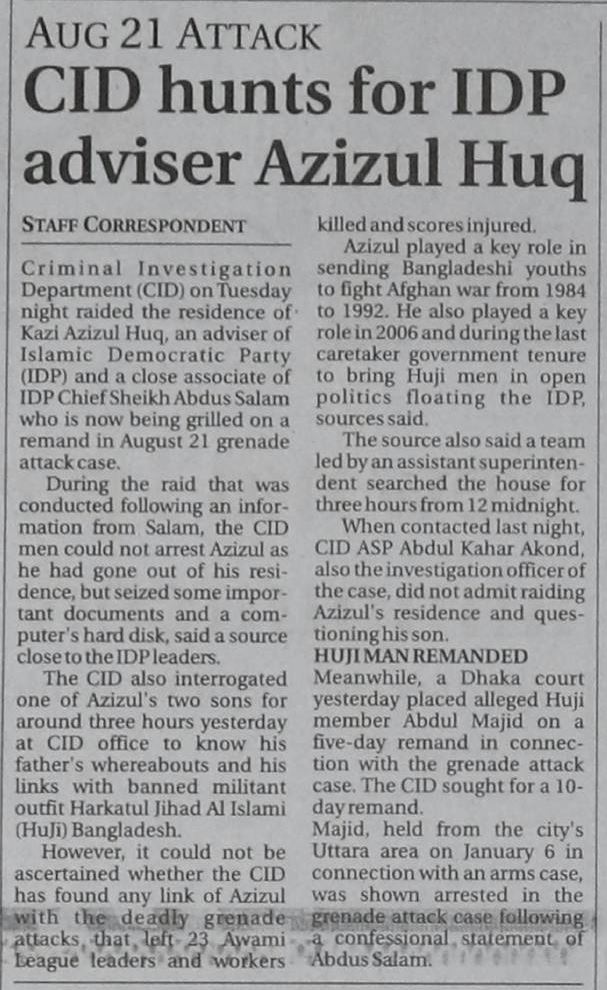 AUG 21 ATTACK

CID hunts for IDP adviser Azizul Huq

STAFF CORRESPONDENT

Criminal Investigation Department (CID) on Tuesday night raided the residence of Kazi Azizul Huq, an adviser of Islamic Democratic Party (IDP) and a close associate of IDP Chief Sheikh Abdus Salam who is now being grilled on a remand in August 21 grenade attack case.

During the raid that was conducted following an information from Salam, the CID men could not arrest Azizul as he had gone out of his residence, but seized some important documents and a computer's hard disk, said a source close to the IDP leaders.

The CID also interrogated one of Azizul's two sons for around three hours yesterday at CID office to know his father's whereabouts and his links with banned militant outfit Harkatul Jihad Al Islami (HuJi) Bangladesh.

However, it could not be ascertained whether the CID has found any link of Azizul with the deadly grenade attacks that left 23 Awami League leaders and workers killed and scores injured.

Azizul played a key role in sending Bangladeshi youths to fight Afghan war from 1984 to 1992. He also played a key role in 2006 and during the last caretaker government tenure to bring Huji men in open politics floating the IDP, sources said.

The source also said a team led by an assistant superintendent searched the house for three hours from 12 midnight.

When contacted last night, CID ASP Abdul Kahar Akond, also the investigation officer of the case, did not admit raiding Azizul's residence and questioning his son.

HUJI MAN REMANDED

Meanwhile, a Dhaka court yesterday placed alleged Huji member Abdul Majid on a five-day remand in connection with the grenade attack case. The CID sought for a 10-day remand.

Majid, held from the city's Uttara area on January 6 in connection with an arms case, was shown arrested in the grenade attack case following a confessional statement of Abdus Salam.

────────────────────

● YOUR INSTRUCTIONS: Every line in the records above that has "said" counts once. Give the total and nothing else.

● YOUR RESPONSE: 3